Received 19 April 2013; Accepted 2 September 2013

Academic Editor: John R. S. Tabuti

Copyright © 2013 Mahmoud Ben Othman et al. This is an open access article distributed under the Creative Commons Attribution License, which permits unrestricted use, distribution, and reproduction in any medium, provided the original work is properly cited.

Abstract

This study aimed to investigate the antistress properties of the ethanol extract of Cymbopogon schoenanthus (CSEE), growing wild in the southern part of Tunisia.

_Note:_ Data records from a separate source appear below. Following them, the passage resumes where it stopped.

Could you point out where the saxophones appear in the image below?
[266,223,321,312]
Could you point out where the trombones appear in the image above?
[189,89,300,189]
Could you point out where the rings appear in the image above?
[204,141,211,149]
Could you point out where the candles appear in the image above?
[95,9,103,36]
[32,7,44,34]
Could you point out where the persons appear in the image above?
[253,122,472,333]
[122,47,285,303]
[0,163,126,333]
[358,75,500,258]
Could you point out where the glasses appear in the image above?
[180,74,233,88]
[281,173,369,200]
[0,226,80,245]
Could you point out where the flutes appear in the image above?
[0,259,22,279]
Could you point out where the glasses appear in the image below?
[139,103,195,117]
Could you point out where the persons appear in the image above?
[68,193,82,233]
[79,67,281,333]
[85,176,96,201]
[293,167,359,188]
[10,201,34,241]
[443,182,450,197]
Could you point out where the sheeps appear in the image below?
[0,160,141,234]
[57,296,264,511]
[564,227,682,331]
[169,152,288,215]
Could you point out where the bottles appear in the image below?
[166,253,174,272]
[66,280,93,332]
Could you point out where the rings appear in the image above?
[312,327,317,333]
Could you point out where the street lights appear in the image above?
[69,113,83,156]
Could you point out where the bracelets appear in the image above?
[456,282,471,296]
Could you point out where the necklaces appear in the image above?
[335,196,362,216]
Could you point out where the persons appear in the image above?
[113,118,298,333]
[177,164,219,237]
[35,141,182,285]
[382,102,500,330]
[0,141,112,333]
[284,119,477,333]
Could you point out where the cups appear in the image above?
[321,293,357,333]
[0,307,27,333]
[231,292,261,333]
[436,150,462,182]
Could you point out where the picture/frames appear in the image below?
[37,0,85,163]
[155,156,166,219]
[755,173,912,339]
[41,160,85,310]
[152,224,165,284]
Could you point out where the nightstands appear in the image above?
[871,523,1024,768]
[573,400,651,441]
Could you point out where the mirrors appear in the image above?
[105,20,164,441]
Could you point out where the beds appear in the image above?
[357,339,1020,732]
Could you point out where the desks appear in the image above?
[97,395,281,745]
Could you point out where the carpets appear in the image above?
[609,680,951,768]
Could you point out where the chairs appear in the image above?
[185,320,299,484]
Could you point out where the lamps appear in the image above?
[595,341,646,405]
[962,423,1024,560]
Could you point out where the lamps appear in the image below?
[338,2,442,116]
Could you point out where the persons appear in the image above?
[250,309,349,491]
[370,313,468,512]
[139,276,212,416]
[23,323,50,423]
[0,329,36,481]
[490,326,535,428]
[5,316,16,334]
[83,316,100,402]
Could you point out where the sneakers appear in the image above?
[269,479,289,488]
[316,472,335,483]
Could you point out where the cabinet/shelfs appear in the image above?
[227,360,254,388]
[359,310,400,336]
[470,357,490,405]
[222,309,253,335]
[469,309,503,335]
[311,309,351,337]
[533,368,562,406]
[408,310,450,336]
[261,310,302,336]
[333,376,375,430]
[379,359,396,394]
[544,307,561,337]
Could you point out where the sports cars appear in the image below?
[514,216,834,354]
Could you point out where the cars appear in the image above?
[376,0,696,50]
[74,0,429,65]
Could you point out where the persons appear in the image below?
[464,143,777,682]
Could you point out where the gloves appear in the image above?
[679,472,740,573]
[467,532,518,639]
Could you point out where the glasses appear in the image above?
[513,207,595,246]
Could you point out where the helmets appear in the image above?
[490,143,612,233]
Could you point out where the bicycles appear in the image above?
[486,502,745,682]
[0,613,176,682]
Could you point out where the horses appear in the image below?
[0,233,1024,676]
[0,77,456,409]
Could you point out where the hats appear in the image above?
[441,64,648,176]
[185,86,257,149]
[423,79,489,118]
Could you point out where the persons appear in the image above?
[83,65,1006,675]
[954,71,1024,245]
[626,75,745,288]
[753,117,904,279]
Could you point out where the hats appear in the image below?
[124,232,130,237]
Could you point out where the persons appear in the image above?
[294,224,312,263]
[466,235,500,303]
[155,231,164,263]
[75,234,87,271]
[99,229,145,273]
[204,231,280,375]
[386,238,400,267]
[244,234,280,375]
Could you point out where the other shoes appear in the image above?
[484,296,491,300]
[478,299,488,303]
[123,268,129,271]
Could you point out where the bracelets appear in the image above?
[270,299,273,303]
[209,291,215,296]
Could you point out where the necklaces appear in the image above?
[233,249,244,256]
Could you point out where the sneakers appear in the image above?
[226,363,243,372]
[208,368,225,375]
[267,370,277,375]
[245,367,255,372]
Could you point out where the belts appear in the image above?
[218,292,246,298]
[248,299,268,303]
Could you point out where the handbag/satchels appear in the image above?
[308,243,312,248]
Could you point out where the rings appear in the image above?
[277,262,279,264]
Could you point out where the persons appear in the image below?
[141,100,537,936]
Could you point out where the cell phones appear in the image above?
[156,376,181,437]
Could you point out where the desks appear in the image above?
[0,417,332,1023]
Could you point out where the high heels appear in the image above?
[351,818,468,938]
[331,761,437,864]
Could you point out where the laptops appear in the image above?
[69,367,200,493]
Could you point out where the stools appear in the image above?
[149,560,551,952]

The effect of extracts on H2O2-induced cytotoxicity and stress in human neuroblastoma SH-SY5Y cells. Its effect on stress-induced in ICR mice was exposed to force swim and tail suspension, in concordance with heat shock protein expression (HSP27 and HSP90), corticosterone, and catecholamine neurotransmitters level. Our results demonstrated that pretreatment of SH-SY5Y cells with CSEE at 1/2000, 1/1000, and 1/500 v/v dilutions significantly inversed H2O2-induced neurotoxicity. Moreover, CSEE treatments significantly reversed heat shock protein expression in heat-stressed HSP47-transformed cells (42°C, for 90 min) and mRNA expression of HSP27 and HSP90 in H2O2-treated SH-SY5Y. Daily oral administration of 100 mg/kg and 200 mg/kg CSEE was conducted to ICR mice for 2 weeks. It was resulted in a significant decrease of immobility time in forced swimming and tail suspension tests. The effect of CSEE on animal behavior was concordant with a significant regulation of blood serum corticosterone and cerebral cortex levels of catecholamine (dopamine, adrenaline, and noradrenaline). Therefore, this study was attempted to demonstrate the preventive potential of CSEE against stress disorders at in vitro and in vivo levels.